(Rows from a dataset on spatial reasoning)
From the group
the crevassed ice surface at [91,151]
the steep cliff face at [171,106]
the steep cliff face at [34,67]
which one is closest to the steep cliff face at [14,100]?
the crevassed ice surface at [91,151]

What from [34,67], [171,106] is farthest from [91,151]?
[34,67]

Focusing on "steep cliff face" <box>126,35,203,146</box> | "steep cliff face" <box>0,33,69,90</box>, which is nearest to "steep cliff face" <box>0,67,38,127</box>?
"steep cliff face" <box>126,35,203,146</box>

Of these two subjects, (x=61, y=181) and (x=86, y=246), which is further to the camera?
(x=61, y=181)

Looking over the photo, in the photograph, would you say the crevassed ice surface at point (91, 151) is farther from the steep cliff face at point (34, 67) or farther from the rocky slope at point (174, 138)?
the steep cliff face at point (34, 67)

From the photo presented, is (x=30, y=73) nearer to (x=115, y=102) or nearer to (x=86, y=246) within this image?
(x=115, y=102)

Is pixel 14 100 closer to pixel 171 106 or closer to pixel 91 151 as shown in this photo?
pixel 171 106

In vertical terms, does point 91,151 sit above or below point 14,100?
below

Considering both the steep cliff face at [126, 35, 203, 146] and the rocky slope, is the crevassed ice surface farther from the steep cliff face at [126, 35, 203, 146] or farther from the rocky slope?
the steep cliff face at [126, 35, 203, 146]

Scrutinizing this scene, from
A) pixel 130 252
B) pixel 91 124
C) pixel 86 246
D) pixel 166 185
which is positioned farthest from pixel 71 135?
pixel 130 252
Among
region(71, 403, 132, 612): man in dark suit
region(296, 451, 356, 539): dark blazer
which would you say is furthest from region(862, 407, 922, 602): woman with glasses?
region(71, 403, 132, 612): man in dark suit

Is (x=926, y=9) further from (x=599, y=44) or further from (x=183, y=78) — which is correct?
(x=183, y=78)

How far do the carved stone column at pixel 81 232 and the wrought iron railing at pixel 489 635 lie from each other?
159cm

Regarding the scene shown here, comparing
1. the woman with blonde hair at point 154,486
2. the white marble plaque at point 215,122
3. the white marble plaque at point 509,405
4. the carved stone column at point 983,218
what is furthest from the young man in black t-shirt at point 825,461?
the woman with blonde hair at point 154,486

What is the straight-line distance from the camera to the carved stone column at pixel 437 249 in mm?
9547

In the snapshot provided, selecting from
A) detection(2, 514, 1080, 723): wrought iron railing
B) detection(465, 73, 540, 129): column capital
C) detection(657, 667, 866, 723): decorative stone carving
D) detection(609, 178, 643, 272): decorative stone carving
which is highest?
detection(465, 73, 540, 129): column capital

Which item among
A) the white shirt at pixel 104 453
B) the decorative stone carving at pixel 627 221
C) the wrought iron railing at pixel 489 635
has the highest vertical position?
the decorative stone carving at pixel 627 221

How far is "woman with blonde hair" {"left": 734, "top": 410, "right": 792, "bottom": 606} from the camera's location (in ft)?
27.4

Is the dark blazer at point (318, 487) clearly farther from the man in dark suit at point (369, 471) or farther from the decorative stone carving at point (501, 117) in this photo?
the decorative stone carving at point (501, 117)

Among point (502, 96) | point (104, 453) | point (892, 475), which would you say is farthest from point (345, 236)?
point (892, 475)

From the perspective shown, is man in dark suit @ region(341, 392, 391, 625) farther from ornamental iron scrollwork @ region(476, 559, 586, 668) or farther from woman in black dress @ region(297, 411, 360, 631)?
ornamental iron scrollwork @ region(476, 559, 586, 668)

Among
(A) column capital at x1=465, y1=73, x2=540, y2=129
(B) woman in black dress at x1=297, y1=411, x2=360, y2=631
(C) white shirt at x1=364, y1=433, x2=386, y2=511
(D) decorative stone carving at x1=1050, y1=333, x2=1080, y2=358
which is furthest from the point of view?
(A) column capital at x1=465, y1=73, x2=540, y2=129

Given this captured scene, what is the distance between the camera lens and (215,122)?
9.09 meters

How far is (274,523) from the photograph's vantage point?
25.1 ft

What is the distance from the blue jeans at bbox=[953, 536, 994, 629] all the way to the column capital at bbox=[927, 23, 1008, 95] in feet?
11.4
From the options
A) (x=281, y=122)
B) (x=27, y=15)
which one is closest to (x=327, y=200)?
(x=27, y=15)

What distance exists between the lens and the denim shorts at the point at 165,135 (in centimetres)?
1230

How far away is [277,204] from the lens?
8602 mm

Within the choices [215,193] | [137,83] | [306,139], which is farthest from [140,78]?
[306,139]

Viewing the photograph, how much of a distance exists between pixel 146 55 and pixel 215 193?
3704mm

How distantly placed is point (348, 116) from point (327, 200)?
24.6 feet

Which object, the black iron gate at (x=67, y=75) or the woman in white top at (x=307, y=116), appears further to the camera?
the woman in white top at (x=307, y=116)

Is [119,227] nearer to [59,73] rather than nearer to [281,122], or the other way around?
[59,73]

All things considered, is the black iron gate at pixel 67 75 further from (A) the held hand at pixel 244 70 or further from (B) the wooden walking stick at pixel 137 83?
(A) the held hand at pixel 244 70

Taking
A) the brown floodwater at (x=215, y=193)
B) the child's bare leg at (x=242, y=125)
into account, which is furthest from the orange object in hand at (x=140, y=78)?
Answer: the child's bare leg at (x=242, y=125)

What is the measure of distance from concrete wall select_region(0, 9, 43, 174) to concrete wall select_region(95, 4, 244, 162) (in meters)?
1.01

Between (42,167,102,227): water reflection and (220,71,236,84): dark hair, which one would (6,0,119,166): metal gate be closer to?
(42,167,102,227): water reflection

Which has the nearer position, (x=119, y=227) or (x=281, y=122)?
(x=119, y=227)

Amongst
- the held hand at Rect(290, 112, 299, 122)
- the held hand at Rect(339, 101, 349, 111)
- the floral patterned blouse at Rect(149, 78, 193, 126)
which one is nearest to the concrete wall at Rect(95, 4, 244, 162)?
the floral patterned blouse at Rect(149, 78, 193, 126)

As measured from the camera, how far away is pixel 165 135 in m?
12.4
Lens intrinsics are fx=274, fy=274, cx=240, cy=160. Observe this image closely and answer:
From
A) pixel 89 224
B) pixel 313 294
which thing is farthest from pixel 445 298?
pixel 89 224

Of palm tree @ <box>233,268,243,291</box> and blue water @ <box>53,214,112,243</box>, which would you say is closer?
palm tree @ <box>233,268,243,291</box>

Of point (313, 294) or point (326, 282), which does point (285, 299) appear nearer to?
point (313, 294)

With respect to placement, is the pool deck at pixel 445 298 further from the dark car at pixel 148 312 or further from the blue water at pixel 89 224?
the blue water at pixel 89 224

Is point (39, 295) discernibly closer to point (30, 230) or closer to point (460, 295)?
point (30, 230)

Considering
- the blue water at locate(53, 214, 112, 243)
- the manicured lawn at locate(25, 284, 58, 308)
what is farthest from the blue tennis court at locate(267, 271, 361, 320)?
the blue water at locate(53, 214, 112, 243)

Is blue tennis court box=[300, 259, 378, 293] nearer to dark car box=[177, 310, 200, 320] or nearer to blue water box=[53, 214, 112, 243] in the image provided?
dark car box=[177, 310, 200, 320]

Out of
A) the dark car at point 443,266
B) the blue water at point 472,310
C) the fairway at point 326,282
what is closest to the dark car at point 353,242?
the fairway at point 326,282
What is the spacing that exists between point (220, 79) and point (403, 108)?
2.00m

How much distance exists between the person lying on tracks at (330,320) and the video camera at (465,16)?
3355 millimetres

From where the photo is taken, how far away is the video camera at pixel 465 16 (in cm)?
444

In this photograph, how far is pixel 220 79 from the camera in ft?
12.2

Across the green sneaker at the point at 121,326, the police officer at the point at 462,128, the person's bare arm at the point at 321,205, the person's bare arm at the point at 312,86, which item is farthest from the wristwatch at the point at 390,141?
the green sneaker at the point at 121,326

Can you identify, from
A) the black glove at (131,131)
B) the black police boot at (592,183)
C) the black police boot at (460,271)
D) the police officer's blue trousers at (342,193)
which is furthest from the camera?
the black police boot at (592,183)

STATED PROBLEM: Print the lines of the data above unchanged, starting with the line containing "How far away is [277,204] from the lens?" and ending with the line containing "Answer: the child's", both included.

PROBLEM SOLUTION:
How far away is [277,204] from the lens?
8602 mm

Within the choices [215,193] | [137,83] | [306,139], which is farthest from [140,78]?
[306,139]

Viewing the photograph, how much of a distance exists between pixel 146 55 and pixel 215 193?
3704mm

How distantly placed is point (348, 116) from point (327, 200)?
24.6 feet

Which object, the black iron gate at (x=67, y=75) or the woman in white top at (x=307, y=116), appears further to the camera?
the woman in white top at (x=307, y=116)

Is [119,227] nearer to [59,73] rather than nearer to [281,122], or the other way around?
[59,73]

All things considered, is the black iron gate at pixel 67 75 further from (A) the held hand at pixel 244 70 or further from (B) the wooden walking stick at pixel 137 83?
(A) the held hand at pixel 244 70

Taking
A) the brown floodwater at (x=215, y=193)
B) the child's bare leg at (x=242, y=125)
into account, which is furthest from the orange object in hand at (x=140, y=78)?
Answer: the child's bare leg at (x=242, y=125)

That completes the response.